■ **TASK REQUIREMENTS**:
Can you retype, character for character, every line from the one containing "Which item, taken from" through the final line, both ends included?

(Spatial question lines)
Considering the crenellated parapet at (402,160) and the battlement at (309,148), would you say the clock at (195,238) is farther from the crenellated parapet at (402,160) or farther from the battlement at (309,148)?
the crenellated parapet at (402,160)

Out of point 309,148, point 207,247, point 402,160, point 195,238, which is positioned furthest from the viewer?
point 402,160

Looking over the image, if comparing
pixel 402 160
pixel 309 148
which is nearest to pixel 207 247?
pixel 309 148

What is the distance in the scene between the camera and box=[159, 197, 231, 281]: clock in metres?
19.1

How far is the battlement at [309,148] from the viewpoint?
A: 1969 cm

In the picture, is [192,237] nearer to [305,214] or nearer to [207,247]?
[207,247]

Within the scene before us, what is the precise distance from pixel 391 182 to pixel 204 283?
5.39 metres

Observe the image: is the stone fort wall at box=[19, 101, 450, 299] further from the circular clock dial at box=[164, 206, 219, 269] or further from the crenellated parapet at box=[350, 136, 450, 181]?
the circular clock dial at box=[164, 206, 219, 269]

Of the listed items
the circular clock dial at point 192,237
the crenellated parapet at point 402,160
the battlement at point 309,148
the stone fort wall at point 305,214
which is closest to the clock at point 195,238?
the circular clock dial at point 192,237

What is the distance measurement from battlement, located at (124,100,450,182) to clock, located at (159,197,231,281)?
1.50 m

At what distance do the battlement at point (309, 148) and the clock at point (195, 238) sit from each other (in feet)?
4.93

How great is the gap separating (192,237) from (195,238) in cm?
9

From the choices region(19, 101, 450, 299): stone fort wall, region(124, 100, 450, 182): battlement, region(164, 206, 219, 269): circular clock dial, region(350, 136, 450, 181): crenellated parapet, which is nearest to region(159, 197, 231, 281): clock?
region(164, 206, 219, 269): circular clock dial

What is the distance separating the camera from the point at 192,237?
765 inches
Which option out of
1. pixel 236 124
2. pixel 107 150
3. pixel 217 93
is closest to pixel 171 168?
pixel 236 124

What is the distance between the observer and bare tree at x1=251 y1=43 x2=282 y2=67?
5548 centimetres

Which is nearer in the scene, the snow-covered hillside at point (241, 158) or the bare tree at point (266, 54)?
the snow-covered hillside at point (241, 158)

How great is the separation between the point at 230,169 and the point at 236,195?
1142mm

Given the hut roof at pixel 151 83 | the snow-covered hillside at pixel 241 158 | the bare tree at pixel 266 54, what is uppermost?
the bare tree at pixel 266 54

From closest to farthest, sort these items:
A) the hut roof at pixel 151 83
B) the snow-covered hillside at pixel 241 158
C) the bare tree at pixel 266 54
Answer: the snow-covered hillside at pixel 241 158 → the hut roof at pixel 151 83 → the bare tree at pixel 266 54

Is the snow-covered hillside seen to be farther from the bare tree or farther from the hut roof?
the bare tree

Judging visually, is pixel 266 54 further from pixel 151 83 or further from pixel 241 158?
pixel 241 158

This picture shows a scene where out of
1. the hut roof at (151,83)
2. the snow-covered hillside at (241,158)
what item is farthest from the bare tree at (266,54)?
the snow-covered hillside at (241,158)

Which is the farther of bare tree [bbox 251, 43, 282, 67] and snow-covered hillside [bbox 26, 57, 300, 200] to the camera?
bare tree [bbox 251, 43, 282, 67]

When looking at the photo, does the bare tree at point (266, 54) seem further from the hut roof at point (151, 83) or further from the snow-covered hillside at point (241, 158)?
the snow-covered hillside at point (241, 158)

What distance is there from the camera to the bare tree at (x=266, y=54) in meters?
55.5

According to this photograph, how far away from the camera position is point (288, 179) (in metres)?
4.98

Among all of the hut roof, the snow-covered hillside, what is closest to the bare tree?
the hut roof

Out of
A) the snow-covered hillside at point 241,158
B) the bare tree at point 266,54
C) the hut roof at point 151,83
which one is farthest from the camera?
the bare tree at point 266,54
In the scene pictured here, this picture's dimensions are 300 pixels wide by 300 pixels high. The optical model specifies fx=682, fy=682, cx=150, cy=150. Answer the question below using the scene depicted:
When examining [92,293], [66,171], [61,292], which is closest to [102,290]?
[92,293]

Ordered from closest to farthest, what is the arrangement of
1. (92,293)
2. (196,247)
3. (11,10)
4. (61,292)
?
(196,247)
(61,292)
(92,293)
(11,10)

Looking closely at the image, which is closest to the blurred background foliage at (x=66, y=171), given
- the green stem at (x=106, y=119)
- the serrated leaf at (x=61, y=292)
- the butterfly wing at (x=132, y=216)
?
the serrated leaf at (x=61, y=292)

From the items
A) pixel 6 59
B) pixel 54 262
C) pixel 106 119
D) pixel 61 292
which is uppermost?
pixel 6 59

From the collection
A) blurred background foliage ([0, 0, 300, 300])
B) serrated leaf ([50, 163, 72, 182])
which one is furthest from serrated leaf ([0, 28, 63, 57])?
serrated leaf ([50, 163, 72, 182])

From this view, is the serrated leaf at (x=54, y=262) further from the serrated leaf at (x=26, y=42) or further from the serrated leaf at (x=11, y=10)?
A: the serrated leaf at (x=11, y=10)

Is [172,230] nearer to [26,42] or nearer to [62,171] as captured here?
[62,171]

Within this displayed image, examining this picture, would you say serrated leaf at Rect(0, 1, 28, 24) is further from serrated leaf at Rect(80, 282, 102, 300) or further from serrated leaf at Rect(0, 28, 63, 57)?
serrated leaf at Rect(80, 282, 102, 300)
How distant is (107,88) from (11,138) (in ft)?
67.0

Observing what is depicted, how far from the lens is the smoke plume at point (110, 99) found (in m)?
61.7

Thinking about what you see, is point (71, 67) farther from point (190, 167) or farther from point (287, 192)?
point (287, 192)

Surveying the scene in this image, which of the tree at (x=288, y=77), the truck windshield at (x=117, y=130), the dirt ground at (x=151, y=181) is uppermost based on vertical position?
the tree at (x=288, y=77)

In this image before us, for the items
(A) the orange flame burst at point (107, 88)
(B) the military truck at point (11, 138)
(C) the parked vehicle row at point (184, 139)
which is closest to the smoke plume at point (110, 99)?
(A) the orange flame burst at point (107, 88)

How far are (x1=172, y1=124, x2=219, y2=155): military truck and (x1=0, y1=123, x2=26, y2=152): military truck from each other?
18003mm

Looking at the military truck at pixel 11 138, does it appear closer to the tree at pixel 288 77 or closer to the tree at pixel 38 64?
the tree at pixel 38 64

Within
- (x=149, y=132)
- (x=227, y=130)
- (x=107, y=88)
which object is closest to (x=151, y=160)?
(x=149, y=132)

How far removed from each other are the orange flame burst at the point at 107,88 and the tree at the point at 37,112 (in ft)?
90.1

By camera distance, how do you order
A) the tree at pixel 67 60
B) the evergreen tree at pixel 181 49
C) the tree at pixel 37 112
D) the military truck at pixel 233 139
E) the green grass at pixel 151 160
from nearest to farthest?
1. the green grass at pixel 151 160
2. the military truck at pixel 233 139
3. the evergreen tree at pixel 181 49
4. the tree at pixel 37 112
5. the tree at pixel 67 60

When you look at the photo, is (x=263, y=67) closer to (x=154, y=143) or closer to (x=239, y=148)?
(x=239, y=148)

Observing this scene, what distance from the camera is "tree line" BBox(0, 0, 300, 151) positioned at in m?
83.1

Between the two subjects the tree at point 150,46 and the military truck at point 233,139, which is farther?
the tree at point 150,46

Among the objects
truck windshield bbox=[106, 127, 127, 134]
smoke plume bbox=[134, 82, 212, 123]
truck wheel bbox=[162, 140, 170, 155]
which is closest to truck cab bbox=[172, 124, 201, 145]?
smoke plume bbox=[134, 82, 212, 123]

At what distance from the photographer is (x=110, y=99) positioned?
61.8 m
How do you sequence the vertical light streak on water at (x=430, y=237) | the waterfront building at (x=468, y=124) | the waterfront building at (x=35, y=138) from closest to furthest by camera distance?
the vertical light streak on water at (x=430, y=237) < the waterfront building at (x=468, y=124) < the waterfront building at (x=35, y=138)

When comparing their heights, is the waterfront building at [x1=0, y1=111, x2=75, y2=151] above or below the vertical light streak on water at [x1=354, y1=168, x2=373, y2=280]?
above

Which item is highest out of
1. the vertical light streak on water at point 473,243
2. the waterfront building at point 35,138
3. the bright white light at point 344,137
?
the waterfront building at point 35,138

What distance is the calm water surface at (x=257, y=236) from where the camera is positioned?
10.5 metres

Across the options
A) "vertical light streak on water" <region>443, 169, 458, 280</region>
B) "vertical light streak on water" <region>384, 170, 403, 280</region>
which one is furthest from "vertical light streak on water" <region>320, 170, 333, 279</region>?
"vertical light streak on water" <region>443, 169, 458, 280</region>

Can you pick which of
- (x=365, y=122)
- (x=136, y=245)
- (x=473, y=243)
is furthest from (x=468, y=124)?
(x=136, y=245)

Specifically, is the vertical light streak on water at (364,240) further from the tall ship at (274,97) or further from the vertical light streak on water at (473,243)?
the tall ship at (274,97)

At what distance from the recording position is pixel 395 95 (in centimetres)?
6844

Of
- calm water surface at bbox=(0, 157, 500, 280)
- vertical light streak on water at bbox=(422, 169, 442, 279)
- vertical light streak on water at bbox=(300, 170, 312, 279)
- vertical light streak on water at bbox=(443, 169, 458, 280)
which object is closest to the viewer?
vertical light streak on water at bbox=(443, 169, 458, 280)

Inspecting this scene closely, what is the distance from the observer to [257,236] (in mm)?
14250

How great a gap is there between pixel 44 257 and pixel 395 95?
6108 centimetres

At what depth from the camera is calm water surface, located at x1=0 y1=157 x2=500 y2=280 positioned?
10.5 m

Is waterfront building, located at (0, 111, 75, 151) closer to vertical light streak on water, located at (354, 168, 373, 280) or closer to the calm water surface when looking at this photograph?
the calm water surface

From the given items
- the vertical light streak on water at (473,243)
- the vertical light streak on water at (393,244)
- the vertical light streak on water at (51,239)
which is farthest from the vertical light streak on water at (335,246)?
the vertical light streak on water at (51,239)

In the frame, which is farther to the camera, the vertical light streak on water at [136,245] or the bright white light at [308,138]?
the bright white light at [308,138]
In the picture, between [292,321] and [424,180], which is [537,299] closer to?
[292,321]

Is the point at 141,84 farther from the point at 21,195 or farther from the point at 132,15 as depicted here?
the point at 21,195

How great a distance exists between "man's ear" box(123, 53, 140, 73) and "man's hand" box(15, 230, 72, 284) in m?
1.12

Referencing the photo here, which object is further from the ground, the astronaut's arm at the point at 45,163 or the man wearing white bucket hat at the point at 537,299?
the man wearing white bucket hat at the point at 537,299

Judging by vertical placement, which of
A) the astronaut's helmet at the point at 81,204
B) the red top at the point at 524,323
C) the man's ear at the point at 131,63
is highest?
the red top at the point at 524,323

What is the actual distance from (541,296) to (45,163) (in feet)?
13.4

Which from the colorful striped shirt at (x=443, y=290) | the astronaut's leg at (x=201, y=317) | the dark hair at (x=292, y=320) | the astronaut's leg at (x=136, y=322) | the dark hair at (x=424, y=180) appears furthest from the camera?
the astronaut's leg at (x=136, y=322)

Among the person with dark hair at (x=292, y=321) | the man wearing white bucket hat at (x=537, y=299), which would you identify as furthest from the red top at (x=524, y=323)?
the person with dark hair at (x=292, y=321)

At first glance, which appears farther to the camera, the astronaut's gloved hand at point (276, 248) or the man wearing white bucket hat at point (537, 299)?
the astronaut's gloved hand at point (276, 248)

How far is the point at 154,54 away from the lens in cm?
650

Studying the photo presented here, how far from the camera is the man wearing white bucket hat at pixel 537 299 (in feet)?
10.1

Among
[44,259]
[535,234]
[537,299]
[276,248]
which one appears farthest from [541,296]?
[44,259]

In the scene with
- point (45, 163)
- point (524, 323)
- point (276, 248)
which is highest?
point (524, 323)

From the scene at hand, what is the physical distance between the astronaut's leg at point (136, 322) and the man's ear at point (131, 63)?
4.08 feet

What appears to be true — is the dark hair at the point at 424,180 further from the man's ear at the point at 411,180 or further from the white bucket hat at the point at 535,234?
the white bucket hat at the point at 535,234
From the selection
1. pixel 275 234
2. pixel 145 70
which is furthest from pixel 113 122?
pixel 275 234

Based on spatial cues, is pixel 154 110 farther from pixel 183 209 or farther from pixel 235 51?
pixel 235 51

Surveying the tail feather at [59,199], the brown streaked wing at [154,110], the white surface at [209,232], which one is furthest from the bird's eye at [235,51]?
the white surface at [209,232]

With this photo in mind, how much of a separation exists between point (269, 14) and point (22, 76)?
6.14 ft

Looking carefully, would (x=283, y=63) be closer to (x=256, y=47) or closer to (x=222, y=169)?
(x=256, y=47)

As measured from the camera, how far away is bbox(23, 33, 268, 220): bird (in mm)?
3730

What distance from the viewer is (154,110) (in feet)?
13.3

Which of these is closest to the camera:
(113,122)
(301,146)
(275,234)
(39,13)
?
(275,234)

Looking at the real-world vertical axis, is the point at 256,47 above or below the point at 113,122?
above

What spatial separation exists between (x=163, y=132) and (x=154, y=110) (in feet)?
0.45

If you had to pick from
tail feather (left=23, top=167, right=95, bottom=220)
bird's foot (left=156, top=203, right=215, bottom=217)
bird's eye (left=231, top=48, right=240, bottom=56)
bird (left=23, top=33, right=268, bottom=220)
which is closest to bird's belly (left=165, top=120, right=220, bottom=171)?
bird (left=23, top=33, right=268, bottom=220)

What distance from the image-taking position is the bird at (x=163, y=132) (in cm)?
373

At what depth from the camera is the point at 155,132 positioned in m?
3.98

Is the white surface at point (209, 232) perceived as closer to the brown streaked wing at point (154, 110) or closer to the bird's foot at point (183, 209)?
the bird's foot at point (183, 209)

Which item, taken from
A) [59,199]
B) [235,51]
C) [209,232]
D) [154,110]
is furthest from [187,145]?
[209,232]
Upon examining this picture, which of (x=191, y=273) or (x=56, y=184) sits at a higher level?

■ **ANSWER TO THE PROBLEM**:
Which item, taken from
A) [59,199]
B) [235,51]
C) [209,232]
D) [154,110]
is furthest from [187,145]?
[209,232]
Upon examining this picture, which of (x=191, y=273) or (x=56, y=184) sits at a higher level?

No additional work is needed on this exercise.